No tenemos ningún motivo para negarles esa limpia ternura hace palpitar el corazón, esa dulzura amorosa que ilumina el corazón de los esposos. ¿Presentía José que a causa de su misión María sería llamada un día por el mundo entero "causa de nuestra alegría"? En cualquier caso, en cuanto la instaló en su casa para vivir con ella una vida en común que sólo la muerte podría, interrumpir, María se convirtió para él en fuente de desbordante alegría.

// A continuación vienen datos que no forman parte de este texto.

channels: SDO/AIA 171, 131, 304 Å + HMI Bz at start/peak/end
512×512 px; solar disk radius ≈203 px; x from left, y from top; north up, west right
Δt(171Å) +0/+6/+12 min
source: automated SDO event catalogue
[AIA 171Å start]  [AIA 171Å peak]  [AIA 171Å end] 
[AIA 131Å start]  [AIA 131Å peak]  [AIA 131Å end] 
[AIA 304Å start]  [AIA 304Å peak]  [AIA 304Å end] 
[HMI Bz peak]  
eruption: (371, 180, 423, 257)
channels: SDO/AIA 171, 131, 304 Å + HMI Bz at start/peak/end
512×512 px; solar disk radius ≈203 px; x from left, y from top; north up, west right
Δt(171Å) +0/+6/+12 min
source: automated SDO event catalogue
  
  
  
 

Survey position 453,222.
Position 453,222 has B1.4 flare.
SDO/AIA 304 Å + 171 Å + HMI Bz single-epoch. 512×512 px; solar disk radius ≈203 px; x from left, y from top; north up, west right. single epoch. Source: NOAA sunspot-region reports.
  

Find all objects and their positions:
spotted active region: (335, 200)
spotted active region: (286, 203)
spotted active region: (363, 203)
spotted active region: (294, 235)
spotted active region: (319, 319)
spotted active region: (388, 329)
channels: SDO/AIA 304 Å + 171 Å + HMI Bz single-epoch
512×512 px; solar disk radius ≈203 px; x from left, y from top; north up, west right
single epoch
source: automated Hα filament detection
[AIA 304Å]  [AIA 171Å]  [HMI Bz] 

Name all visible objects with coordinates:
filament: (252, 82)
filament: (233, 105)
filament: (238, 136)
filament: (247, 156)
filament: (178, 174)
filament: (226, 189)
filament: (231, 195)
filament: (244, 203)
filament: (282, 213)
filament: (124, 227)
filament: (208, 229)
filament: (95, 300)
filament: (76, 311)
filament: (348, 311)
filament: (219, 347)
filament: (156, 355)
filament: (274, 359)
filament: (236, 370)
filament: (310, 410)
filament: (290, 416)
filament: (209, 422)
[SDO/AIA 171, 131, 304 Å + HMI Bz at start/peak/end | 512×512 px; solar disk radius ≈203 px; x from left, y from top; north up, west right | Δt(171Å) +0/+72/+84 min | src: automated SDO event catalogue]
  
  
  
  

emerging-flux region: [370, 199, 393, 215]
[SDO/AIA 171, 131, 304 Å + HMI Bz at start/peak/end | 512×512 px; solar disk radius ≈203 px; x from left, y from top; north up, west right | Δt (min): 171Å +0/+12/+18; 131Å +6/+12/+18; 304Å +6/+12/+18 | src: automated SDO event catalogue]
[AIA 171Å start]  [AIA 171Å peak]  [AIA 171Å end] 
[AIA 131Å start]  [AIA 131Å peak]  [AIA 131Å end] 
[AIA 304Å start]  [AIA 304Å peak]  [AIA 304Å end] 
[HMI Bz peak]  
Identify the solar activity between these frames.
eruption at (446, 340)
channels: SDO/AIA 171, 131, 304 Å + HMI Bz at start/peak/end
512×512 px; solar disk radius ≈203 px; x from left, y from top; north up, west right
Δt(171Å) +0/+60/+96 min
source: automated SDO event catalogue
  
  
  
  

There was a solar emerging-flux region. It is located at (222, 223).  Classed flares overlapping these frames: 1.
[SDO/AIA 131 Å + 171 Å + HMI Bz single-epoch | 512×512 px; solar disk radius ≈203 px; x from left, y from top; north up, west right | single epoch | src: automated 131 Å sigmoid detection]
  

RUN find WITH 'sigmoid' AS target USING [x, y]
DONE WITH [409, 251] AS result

Y mientras que él la rodea de cuidados y atenciones que para ella formarán parte de ese tesoro de pensamientos y de recuerdos que conservará en su corazón, María, por su parte, se comporta como una esposa amorosa y dulce, cuya entrega pronta y alegre está atenta a los menores detalles.

Hay entre ellos una admirable emulación para servirse mutuamente: "Soy tu servidora", dice María. "No —responde José—, soy yo el designado por Dios para servirte". Y mientras María cose y borda la canastilla del Niño, José hace la cuna de madera donde reposará el Hijo del Altísimo, el Rey del universo, el Salvador del mundo. Capítulo XIII BELÉN
“José subió... a Judea, a la ciudad de David, que se llama Belén...”
(Lc 2, 4)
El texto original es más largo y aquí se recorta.